■ **Exercise tasks**:
• A. Answer these questions from the blog post about kimbab and kimchi:
(i) What does Chamchi kimbab contain instead of ham?
(ii) How much do the triangular kimbabs at convenience stores cost?
(iii) What is Kyeranmari kimbab wrapped in?
• B. Decide whether each statement agrees with the blog post about kimbab and kimchi, and quote the words that decide it.
(i) The ingredients in kimbab are always cooked.
(ii) Convenience stores in Korea do not sell kimbab.
(iii) Galbi is grilled beef ribs.
• C. Write the next part of the blog post about kimbab and kimchi, beginning after its final sentence.

And this food definitely kicks panini’s ass (which may or not be hard to do given the delicate nature of the ‘French' panini), especially in terms of heartiness, availability, affordability, and versatility: the 김밥 (kimbab).

Kimbab is the blue-collar, Chevy-toting, redneck cousin of the Japanese sushi roll. In other words, this ain’t your mama’s sushi. Kimbab is straight up, bare-bones fightin’ fare. It ain’t got none of them luxuries of that there Jap-an-eeze crud: no uncooked fish, wasabi may-o-naize, or any of that tem-purr-ah bullshit. Kimbab is a hand-rolled heapin’ helpin’ of cooked egg, ham, fake krab, pickled daikon and kimchi all hunkered down under a pile a rice n’ wrapped in a big ‘ol’ blanket o’ seaweed’ that sure can fill you up right. You listen here now, you have two rolls of Kimbab, and you’ll be ready for the rodeo in no time, pardner.

Kimbab also comes with a variety of fillings to satify the whole family:

김치 김밥 (Kimchi kimbab contains extra kimchi)

참치김밥 (Chamchi kimbab contains tuna instead of ham)

소고기 김밥 (Sogogi kimbab contains bulgogi beef instead of ham)

비빔밥김 (Bibimbab kimbab contains bibimbap filling, to be discussed later in this blog.)

And my personal favorite:

계란말이김밥 (Kyeranmari kimbab is traditional kimbab wrapped in fried egg)

Because the ingredients in Kimbab are always cooked, kimbab is able to be served virtually everywhere in Korea for virtually any meal. Refrigerators in Koren apartments contain most of the essential ingredients, while 24-hour kimbab eat-in-or-take-out shops are rarely more than a mile away from anyone at anytime in any Korea city. Even the convenience stores in Korea sell varieties of kimbab known as 삼각김밥 (triangular kimbab).

Kimbab is outrageous affordable, bordering on dirt cheap. 1,500 won (a little more than a dollar) will but you a traditional roll, where 3,000 won will buy you any specialty roll- not to mention the triangular kimbabs at convenience stores cost a mere 700 won.

Kimbab is also the most versatile of Korean foods, especially for foreigners. Its affordability has already been mentioned, while its simple ingredients allow for even the pickiest of palates to rejoice. It remains a balanced carb and protein ‘chow tube’ providing each consumer with clean calories after a workout or, well, just because.

Additionally, Kimbab is literally the best hangover prevention method I have ever tested. Pop a couple of these bad boy rolls in your stomach before a long night at the bar or club of your choice and I promise you will have will have enough stable energy to dance and drink freely for hours into the morning sans munchie pangs or pesky indigestion.

Needless to say, I think that all of the amazing features of kimbab might make this Korean staple a future super-power in American fast food. That is, unless that shifty Jack steals my million dollar idea- again.

Wednesday, September 1, 2010

The Leftover's Guide to 김치(kimchi): Part I of a Neverending Story

Ask any Korean what they think is the second-most important food in Korea and you might receive a long and sundry list of consumable possibilities: some might claim 불고기(bulgogi is beef grilled in soy sauce), others 비빔밥 (bibimbap is rice and end mixed with cooked vegetables), while you might hear a few Koreans advocate for 듼장찌(dwenjangjjigae is a bean paste pot stew), and still a small minority might favor as the strongest candidate for this conciliatory distinction (galbi is grilled beef ribs).

Ask any Korean what they think is the most important food in their country and their response will always roll off their tongues in a predictable, almost mechanical manner: 김치(kimchi).

■ **Source information**:

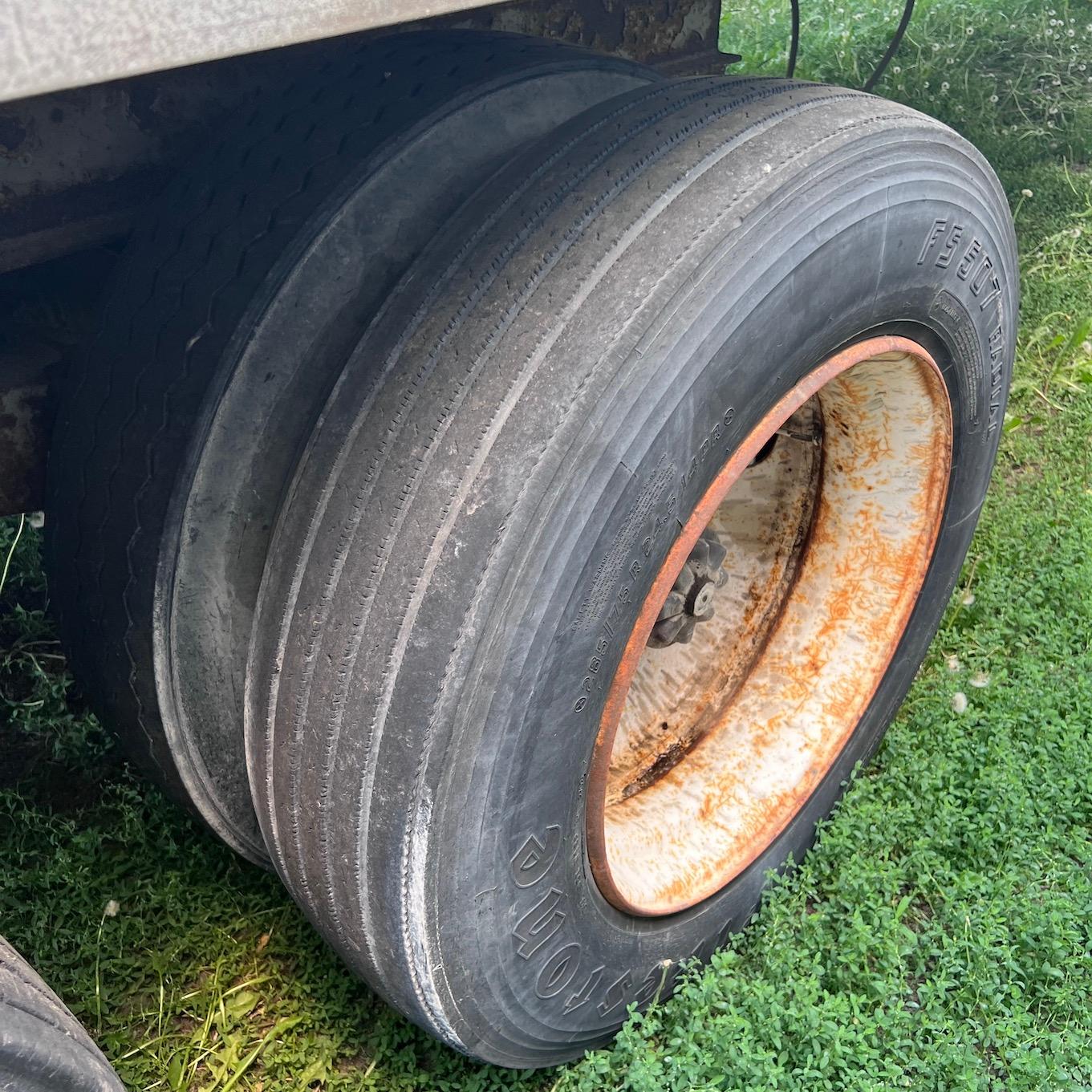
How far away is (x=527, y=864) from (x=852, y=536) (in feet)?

...

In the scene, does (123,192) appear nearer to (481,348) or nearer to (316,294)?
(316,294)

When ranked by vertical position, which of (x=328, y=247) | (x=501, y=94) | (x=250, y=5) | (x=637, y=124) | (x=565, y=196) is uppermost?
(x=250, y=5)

■ **Exercise results**:
• A.
(i) Tuna
(ii) 700 won
(iii) Fried egg

• B.
(i) Yes: "Because the ingredients in Kimbab are always cooked"
(ii) No: "Even the convenience stores in Korea sell varieties of kimbab known as 삼각김밥 (triangular kimbab)."
(iii) Yes: "(galbi is grilled beef ribs)"

• C.
Kimchi comes in all forms, shapes and colors, so this entry will be primarily focused on the most common form of kimchi, 배추김 (baechu kimchi).

According to a reputable source*, the first step in making baechu kimchi relies upon selecting the freshest cabbage. This cabbage is then salted and placed in an air-tight container for between 6 hours (summer) to 18 hours (winter). After sitting, the kimchi is then washed thoroughly three or more times in water. The 'essential' ingredients are then added once the cabbage is clean; 'essential' ingredients always include red pepper, fish or anchovy paste, rice powder, green onion, ginger, and Korean garlic. (Keep in mind that other ingredients used, processes, and varieties of kimchi are as diverse as the Korean cuisine itself.) The final step in this potent concoction is once again placing the kimchi in a refrigerated container for a period of two to three days or more to ferment prior to consumption.

Kimchi is literally a part of every Korean meal. I can honestly profess that I have not gone one sitting without enjoying kimchi in one form or another with the exception of the occasional Western-style breakfast. Kimchi is almost always used as a 반찬 (banchan is a traditional side dish served with meals that I will describe in painstaking detail in entries to come), and it is also commonly utilized as an essential component of other traditional Korean dishes (kimchichigge, kimbab, also to be described in future episodes.)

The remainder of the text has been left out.